Die Beweglichkeit der Zunge hilft auch beim Sprechen. Zunge, Lippen und Zähne formen Töne, die aus der Kehle kommen, zu verständlichen Lauten. Vor allem für das „t“, „d“, „l“ oder das gerollte „r“ sind Zungenbewegungen notwendig. Bei einem „s“ zieht sich die Zungenspitze zum Beispiel von den Zähnen zurück – tut sie es nicht, kommt es zum Lispeln. Insgesamt vollzieht die Zunge beim Sprechen mehr als 20 verschiedene Bewegungen.

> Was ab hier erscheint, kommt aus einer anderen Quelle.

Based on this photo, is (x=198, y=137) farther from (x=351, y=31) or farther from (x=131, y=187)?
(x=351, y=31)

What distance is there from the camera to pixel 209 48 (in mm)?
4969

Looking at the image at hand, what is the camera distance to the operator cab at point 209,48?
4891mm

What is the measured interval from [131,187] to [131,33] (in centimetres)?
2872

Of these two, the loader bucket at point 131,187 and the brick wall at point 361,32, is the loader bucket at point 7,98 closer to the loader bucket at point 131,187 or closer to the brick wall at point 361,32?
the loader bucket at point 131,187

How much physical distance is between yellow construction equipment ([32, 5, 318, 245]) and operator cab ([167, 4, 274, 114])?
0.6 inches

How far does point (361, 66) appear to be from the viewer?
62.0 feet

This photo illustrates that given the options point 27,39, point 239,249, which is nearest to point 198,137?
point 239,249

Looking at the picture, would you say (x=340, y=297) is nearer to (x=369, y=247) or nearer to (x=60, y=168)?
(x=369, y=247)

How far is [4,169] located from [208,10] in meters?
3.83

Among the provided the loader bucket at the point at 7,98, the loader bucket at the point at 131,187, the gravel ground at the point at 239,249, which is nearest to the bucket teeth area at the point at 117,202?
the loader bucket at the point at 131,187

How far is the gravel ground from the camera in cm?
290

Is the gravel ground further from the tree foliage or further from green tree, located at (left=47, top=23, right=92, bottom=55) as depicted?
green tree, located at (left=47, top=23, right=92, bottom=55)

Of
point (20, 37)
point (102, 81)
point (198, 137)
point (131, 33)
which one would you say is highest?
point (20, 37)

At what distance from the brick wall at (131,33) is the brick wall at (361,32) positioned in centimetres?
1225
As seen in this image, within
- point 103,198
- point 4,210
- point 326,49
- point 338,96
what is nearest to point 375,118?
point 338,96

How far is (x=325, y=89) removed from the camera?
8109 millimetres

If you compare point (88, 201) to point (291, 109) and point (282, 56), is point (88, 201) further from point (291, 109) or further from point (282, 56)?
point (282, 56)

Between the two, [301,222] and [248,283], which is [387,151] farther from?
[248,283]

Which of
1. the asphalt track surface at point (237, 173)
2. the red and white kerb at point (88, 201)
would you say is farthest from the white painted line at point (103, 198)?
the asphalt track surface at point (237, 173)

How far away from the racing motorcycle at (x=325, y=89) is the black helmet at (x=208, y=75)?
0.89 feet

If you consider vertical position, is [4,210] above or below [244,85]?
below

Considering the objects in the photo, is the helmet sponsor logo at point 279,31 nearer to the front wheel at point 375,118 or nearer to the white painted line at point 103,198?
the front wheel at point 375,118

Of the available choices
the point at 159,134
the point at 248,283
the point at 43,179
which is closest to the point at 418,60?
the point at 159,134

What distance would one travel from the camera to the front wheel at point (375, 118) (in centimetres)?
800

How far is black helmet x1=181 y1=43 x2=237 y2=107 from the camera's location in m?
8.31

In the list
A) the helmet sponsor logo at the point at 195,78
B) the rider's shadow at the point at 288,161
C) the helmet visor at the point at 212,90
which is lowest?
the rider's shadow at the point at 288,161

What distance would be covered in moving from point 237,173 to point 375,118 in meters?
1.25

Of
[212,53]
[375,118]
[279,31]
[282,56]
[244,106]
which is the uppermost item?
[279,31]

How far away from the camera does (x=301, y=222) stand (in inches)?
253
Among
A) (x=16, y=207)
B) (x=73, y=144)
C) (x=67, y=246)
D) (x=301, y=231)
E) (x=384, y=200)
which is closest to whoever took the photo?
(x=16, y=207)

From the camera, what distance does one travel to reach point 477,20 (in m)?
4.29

Weitere wichtige Aufgaben:

  • Essen, Trinken und Schlucken: Die Zunge schiebt die Nahrung beim Kauen hin und her. Aus Drüsen unter der Zunge wird Speichel abgegeben und aus fester Nahrung wird ein schluckbarer Brei, den die Zunge in den Rachen drückt und so das Schlucken einleitet.
  • Saugen: Bei geschlossenem Mund erzeugt eine sich zurückziehende Zunge in der Mundhöhle einen Unterdruck, mit dem Flüssigkeit angesaugt wird: Für Säuglinge ist das lebenswichtig.
  • Tasten: Die Zungenspitze ist der berührungsempfindlichste Teil des menschlichen Körpers. Nahrung wird in ihrer äußeren Beschaffenheit überprüft und Fremdkörper (zum Beispiel Gräten) werden entdeckt.
  • Abwehr von Erregern: Die Zunge hat hinten an der Zungenwurzel Abwehrzellen, die in ihrer Gesamtheit als Zungenmandel bezeichnet werden und zusammen mit den anderen drei Mandeln (zwei Gaumen- und eine Rachenmandel) Krankheitserreger abwehren, die über den Mund in den Körper gelangen.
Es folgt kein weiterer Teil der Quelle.